Remarquons que de nombreux pays permettent de remplir sa déclaration d’impôts via internet, et que ce moyen est donc perçu, par les Etats, à la fois comme assez sécurisé et assez accessible, que pour y inscrire des données aussi importantes et confidentielles que celles-là. Si nous pouvons tous utiliser internet pour y communiquer, en toute sécurité, le montant de nos avoirs, nous devrions pouvoir y communiquer, avec la même sécurité, nos choix politiques.

Mais est-ce que l’avis de la majorité est toujours le meilleur ? Bonne question. Est-ce qu’il n’y a pas dans l’Histoire des cas où une décision qui n’aurait pas été voulue par la majorité de la population, se serait avérée, a posteriori, une décision bénéfique ? Et inversement (et là, je crois qu’on peut encore trouver davantage d’exemples), est-ce qu’on ne peut pas se rappeler de moments, où une majorité a opté pour des options politiques qui se sont avérées tout à fait catastrophiques ? Les grands penseurs de la démocratie n’étaient d’ailleurs bien souvent pas favorables à ce qu’on appelait, à l’époque, la “tyrannie” ou le “despotisme” de la majorité.

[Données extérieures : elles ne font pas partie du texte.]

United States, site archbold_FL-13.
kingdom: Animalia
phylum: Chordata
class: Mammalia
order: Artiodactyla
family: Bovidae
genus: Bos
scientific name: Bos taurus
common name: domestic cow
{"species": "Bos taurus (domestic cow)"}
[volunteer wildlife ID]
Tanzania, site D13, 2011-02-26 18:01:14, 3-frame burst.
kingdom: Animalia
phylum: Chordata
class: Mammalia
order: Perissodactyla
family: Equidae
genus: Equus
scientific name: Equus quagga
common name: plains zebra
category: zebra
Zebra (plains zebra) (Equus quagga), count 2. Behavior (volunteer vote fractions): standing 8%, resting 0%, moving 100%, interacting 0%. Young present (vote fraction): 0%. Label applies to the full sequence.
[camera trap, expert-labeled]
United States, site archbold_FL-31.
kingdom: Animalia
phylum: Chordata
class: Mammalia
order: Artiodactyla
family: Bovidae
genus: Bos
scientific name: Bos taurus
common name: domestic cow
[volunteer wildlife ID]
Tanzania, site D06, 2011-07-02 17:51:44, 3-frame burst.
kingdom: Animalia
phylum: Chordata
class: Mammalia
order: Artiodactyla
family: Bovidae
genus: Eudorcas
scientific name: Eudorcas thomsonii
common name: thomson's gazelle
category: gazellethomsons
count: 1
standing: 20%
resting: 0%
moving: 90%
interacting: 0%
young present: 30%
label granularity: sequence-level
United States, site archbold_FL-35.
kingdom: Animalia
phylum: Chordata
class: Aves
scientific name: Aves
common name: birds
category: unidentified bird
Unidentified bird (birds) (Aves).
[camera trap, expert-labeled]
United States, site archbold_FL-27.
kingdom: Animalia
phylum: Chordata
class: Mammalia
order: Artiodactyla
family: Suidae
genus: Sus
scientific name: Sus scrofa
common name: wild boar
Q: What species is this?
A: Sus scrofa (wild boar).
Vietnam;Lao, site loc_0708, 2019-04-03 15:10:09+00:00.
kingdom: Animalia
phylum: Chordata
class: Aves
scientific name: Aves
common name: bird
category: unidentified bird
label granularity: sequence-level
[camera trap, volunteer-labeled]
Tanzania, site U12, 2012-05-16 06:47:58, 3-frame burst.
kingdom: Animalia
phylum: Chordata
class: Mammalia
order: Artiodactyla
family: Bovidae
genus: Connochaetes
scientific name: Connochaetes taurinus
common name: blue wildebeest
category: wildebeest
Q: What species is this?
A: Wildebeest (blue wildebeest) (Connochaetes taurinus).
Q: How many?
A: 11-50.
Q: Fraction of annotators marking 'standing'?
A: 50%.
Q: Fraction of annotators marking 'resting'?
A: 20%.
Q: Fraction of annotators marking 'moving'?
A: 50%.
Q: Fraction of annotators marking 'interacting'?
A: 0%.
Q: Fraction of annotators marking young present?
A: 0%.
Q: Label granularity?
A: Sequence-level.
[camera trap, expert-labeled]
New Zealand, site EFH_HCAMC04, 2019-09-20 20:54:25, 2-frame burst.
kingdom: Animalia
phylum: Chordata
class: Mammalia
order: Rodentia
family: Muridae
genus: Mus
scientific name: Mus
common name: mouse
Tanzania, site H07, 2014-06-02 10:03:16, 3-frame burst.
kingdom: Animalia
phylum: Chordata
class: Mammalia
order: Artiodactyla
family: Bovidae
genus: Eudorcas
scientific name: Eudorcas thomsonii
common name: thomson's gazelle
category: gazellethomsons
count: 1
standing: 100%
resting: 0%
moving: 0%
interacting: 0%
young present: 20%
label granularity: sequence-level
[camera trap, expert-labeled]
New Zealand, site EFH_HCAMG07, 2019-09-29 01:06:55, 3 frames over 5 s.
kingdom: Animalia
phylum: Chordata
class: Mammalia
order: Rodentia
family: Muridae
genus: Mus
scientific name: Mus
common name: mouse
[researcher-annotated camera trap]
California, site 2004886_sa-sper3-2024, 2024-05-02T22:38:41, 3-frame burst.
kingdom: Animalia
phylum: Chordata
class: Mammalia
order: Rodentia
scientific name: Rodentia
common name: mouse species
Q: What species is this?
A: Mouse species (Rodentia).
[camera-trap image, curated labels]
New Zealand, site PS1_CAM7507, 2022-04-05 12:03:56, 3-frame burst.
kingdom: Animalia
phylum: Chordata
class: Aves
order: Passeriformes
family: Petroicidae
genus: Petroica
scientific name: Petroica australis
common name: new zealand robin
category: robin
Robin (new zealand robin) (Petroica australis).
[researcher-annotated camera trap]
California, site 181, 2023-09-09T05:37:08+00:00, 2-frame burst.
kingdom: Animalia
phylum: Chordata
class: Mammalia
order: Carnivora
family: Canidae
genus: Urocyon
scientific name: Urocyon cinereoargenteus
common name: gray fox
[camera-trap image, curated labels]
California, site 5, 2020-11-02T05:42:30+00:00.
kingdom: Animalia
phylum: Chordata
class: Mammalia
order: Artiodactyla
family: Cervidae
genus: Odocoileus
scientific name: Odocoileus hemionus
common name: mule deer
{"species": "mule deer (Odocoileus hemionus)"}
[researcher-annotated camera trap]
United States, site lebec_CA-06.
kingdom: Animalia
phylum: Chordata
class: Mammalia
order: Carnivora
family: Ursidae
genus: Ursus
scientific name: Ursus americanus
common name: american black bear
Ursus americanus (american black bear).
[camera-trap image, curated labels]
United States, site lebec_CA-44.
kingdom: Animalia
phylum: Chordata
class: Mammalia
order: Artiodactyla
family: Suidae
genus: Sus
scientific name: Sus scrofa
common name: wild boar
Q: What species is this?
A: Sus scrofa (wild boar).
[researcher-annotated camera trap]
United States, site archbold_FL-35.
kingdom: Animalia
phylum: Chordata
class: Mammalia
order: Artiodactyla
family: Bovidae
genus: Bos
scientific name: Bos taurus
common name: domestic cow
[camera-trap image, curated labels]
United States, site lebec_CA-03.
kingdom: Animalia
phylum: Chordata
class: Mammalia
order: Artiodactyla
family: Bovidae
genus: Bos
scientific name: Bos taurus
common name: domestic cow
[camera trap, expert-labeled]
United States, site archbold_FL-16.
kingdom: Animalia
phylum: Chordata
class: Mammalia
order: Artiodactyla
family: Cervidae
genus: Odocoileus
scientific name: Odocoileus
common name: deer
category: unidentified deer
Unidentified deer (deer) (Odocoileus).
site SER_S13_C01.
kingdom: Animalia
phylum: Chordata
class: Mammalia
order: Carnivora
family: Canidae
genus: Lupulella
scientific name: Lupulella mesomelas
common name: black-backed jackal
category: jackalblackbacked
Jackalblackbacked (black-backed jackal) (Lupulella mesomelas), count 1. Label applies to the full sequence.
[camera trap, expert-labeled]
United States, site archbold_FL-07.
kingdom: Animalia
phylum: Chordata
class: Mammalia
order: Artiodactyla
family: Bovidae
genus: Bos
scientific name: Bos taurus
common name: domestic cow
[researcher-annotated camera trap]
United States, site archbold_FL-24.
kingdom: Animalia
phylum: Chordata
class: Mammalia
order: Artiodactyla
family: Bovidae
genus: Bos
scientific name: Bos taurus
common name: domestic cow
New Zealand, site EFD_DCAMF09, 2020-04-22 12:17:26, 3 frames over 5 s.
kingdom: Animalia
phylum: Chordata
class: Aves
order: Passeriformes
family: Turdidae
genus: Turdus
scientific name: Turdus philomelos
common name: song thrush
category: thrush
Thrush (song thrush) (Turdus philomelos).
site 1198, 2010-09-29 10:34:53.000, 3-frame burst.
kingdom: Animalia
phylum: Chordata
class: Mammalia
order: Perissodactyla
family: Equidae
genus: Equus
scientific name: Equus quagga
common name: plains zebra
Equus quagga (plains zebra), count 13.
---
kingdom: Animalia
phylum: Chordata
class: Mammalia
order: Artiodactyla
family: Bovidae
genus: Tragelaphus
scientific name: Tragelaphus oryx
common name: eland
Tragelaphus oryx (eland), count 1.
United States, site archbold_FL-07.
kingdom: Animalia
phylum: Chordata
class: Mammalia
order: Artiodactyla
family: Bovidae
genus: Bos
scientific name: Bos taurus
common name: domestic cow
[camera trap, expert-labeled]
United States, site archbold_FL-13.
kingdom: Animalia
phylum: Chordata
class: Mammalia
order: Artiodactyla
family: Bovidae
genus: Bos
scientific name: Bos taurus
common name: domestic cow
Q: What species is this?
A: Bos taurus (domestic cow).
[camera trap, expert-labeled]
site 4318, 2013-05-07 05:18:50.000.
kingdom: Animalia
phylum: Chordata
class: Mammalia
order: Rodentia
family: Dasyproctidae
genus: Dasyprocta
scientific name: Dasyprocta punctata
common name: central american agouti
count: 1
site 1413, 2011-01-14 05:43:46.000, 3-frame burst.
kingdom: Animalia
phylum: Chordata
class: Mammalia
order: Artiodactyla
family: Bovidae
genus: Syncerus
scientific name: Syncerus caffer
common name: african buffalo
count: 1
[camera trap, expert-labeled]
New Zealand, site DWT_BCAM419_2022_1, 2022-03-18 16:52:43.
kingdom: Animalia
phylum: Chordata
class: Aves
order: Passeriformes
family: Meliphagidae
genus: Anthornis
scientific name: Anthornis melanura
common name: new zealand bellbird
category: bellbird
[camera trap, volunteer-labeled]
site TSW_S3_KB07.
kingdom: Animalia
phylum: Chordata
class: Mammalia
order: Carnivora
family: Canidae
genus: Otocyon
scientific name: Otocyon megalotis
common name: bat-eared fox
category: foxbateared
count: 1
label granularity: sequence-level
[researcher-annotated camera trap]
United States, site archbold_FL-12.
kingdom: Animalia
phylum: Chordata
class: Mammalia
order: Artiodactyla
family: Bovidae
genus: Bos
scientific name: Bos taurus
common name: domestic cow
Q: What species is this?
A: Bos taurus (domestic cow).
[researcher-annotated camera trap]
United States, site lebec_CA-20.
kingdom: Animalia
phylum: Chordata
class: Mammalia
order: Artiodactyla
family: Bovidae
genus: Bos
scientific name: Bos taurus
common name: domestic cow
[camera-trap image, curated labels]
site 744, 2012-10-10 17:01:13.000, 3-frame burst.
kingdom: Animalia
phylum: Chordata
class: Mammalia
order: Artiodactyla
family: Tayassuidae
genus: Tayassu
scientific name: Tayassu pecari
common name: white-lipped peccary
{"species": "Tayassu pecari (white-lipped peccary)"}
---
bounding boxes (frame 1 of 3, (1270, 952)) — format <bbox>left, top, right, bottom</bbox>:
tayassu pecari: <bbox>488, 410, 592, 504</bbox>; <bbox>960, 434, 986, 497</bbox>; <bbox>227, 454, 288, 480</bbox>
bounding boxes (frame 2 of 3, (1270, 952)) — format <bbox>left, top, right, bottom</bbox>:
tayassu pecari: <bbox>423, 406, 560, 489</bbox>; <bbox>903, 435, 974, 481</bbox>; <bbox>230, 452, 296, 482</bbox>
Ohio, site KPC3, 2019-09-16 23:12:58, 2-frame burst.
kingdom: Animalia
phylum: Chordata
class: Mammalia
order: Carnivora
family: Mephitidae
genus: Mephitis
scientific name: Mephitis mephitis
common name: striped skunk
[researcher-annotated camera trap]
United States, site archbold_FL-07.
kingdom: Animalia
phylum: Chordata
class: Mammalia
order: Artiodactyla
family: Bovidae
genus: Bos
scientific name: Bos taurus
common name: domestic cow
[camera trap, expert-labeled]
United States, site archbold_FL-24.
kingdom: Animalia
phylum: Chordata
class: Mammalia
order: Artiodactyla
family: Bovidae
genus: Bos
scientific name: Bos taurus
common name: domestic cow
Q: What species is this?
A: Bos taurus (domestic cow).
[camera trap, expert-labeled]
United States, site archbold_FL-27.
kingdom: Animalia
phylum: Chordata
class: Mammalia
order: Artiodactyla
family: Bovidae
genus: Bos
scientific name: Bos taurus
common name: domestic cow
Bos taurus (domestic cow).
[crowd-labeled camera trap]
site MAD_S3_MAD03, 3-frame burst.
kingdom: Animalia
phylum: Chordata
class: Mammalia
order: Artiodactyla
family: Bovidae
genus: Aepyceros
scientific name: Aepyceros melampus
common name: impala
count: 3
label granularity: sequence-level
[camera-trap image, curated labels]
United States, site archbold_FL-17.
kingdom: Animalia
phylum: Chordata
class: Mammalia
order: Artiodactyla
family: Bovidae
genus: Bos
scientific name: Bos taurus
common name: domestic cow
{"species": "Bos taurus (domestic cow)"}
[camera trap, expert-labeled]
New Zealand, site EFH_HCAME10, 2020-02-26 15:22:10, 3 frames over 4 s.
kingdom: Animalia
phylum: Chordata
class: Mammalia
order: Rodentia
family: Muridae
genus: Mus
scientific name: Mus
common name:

Alexis de Tocqueville (1835) craignait l’effet néfaste de cette puissance de la majorité sur la pensée. Stuart Mill (1859) voyait le public comme composé d’une “minorité de sages” et d’une “majorité de sots”. Et Benjamin Constant (1872) mettait en garde contre la “souveraineté d’un peuple sans bornes”. La crainte était que la majorité (déjà perçue comme une “masse”) se trompe et impose son erreur à la minorité qui, elle, aurait eu raison. Bref, du 19ème siècle à aujourd’hui, de grands “défenseurs” de la démocratie ont souvent valorisé la souveraineté du peuple… tant que le peuple choisit la même chose que ses élites éclairées. Et lorsque ce n’est pas le cas, le fonctionnement politique permet tout un ensemble de mécanismes de contournement du choix du peuple.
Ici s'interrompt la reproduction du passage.